[Selected excerpt]:
=======

# Solved: Please help- I can't uninstall GMER



## hewwo2u2 (Jan 10, 2009)

I Started *C:\WINDOWS\gmer_uninstall.cmd* and these are the errors I got:

* C:\Windows>sc delete gmer
[SC] OpenService FAILED 5:

Access is denied.

C:\Windows>del system32\drivers\gmer.sys
Could Not Find C:\Windows\system32\drivers\gmer.sys

C:\Windows>del gmer.dll
Could Not Find C:\Windows\gmer.dll

C:\Windows>del gmer.exe
C:\Windows\gmer.exe
Access is denied.

C:\Windows>pause
Press any key to continue . . .

*I then went to the MSDOS window and typed *SC Stop gmer* and it still said:
*
C:\Users\Jessica>SC Delete gmer
[SC] OpenService FAILED 5:

Access is denied.*

what's going on? why is this so hard to remove? It's almost acting like a malware itself trying to leave a foot print or something.

Also, I want to mention that this was from my second attempt at running the uninstaller. For some reason my first atempt had different errors and it actually listed the files in a different location. Also, the part pertaining to the .exe was different as well. Can anyone explain why this is? Please see the difference:

*C:\Windows\system32>del system32\drivers\gmer.sys
The system cannot find the path specified.

C:\Windows\system32>del gmer.dll
Could Not Find C:\Windows\system32\gmer.dll

C:\Windows\system32>del gmer.exe
Could Not Find C:\Windows\system32\gmer.exe

C:\Windows\system32>pause
Press any key to continue . . .*


----------



## hewwo2u2 (Jan 10, 2009)

I clicked "run as administrator" with the uninstall file that I found located in the windows folder and this is what came up:

*C:\Windows\system32>sc delete gmer
[SC] DeleteService SUCCESS

C:\Windows\system32>del system32\drivers\gmer.sys
The system cannot find the path specified.

C:\Windows\system32>del gmer.dll
Could Not Find C:\Windows\system32\gmer.dll

C:\Windows\system32>del gmer.exe
Could Not Find C:\Windows\system32\gmer.exe

C:\Windows\system32>pause
Press any key to continue . . .

*apparently the other files still cannot be found. what do I do?


----------



## karbo (Sep 3, 2003)

You could try the Revo Uninstaller.


----------



## hewwo2u2 (Jan 10, 2009)

=======

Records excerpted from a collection
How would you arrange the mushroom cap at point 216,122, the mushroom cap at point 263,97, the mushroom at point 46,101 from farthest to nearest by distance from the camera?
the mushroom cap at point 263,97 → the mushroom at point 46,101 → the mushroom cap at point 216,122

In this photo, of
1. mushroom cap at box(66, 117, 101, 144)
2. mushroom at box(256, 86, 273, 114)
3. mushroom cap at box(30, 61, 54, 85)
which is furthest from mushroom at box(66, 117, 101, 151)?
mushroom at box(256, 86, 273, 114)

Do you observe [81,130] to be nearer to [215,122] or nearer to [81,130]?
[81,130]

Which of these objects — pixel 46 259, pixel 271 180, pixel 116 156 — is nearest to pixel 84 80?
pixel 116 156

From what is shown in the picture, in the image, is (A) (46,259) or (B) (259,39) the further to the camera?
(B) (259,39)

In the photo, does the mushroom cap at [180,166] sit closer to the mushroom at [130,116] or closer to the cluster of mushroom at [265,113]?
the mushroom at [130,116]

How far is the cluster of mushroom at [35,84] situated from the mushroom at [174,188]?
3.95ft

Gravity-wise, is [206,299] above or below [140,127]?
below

=======

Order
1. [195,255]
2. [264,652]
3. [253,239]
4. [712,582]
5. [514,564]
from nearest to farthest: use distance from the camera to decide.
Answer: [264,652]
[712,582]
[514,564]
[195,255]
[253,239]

=======

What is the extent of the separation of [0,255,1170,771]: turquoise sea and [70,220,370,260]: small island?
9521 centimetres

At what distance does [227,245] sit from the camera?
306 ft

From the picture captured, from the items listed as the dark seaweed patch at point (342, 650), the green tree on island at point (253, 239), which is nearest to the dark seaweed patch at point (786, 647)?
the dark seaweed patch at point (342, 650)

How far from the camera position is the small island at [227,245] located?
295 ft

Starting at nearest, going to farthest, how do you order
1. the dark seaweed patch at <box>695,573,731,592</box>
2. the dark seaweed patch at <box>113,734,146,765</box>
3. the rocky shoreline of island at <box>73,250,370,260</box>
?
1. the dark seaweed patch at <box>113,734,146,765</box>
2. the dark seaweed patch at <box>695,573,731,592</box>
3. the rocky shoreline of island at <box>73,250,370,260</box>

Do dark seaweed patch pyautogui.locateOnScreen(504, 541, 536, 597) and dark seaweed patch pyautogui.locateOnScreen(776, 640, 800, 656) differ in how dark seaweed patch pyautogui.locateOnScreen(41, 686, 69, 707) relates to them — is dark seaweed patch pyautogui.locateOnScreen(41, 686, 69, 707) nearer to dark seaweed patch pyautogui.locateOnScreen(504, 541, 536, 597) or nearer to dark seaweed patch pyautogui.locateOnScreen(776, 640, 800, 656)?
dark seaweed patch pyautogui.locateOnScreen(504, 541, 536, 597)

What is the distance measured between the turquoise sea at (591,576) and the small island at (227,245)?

=======

Decide whether each statement agrees with the forum thread about removing GMER, answering yes or no and quoting the words of the thread that settle it. (a) Running the uninstall file as administrator made the service deletion succeed. (b) On the first attempt, the command to delete gmer.exe returned "Access is denied." (c) A reply in the thread recommends the Revo Uninstaller. These records were taken from a different source than the forum thread.

(a) Yes: "[SC] DeleteService SUCCESS"
(b) No: "Could Not Find C:\Windows\system32\gmer.exe"
(c) Yes: "You could try the Revo Uninstaller."